◆ **Exercise requirements**:
[a] Change "glut" to "surplus" in the article on glove stocks from "KUALA LUMPUR (Jan" to "are even lower.", and write out that stretch in full.
[b] Carry on the article about glove stocks and China's Covid-19 wave from its last sentence.
++++ Provided passage
No respite for glove stocks even though pandemic rampant in China

TheEdge Wed, Jan 04, 2023 06:12pm - 1 year View Original


KUALA LUMPUR (Jan 4): Owing to a massive glut of glove supplies, glove stocks are unlikely to see a price uptick even though China is grappling with its biggest wave of Covid-19 infections following its sudden decision to ease draconian pandemic-related restrictions last month.

Analysts believe that China’s spike in cases will not improve the fundamentals of local glove stocks in the short term as the sector still faces industry-wide headwinds caused by an acute oversupply and margin compression, which has resulted in low average selling prices.

When contacted, Rakuten Trade Sdn Bhd vice president of equity research Thong Pak Leng said Malaysia's glove players will not benefit from the rapid spread of Covid-19 cases as China itself has sizeable glove production. Moreover, local glove players seldom sell their gloves to China because prices in China are even lower.  

Hence, he expects the domestic glove industry to continue to face oversupply issues given their excessive inventory.
++++++++
++++ Source material
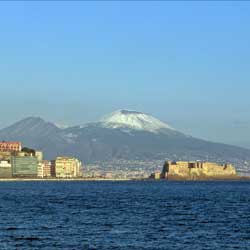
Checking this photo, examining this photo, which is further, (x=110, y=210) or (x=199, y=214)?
(x=110, y=210)

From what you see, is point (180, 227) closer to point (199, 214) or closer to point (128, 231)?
point (128, 231)

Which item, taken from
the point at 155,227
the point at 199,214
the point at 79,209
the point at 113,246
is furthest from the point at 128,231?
the point at 79,209

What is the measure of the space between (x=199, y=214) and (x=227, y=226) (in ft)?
49.8

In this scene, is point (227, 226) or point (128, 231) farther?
point (227, 226)

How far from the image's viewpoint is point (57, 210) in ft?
292

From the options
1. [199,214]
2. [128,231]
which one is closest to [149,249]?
[128,231]

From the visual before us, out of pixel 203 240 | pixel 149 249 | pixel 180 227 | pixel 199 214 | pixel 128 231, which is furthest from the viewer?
pixel 199 214

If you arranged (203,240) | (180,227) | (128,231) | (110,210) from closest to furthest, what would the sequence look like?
(203,240), (128,231), (180,227), (110,210)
++++++++
◆ **Outputs for the tasks**:
[a]
KUALA LUMPUR (Jan 4): Owing to a massive surplus of glove supplies, glove stocks are unlikely to see a price uptick even though China is grappling with its biggest wave of Covid-19 infections following its sudden decision to ease draconian pandemic-related restrictions last month.

Analysts believe that China’s spike in cases will not improve the fundamentals of local glove stocks in the short term as the sector still faces industry-wide headwinds caused by an acute oversupply and margin compression, which has resulted in low average selling prices.

When contacted, Rakuten Trade Sdn Bhd vice president of equity research Thong Pak Leng said Malaysia's glove players will not benefit from the rapid spread of Covid-19 cases as China itself has sizeable glove production. Moreover, local glove players seldom sell their gloves to China because prices in China are even lower.

[b]
BIMB Securities Research analyst Nursuhaiza Hashim said it is still too early to gauge the outcome of China's latest move.

“It might have some knee-jerk reaction on share price if cases spike, but I am still wary to say the glove outlook will improve. Demand may slightly improve, but the current inventory level is enough to cater to [the market demand],” she added.

Nursuhaiza also expects the oversupply to remain as she believes the rising number of cases will not be as high as in the earlier phase of the pandemic because vast numbers of the population have been vaccinated.

Going forward, Nursuhaiza projects that the average selling price (ASP) for gloves will remain at the current level — averaging at US$17 (RM74.82) to US$20 per 1,000 pieces — given the stiff competition from Chinese glove makers as well as normalising demand due to the transition from pandemic to endemic.

As such, she expects earnings growth for the rubber glove sector to be lacklustre at least until the first half of 2023 (1H2023), as there are no signs of ASPs bottoming out, not to mention higher operating costs.

Malacca Securities Sdn Bhd head of research Loui Low Ley Yee said as much of the global population now is vaccinated compared to during the early stages of the outbreak in 2020, he does not foresee ASPs repeating the trend and peak of 2020.

However, he thinks the downside risks are now limited for the sector and recommends that investors relook at beaten-down glove stocks "as it is almost near the turning point".

“The [China] Covid-19 spike in cases might be the catalyst and we may accumulate now as it is downside risk limited. I think glove supply and demand will hit equilibrium this year and expect a rise in overall gloves ASP into 2023."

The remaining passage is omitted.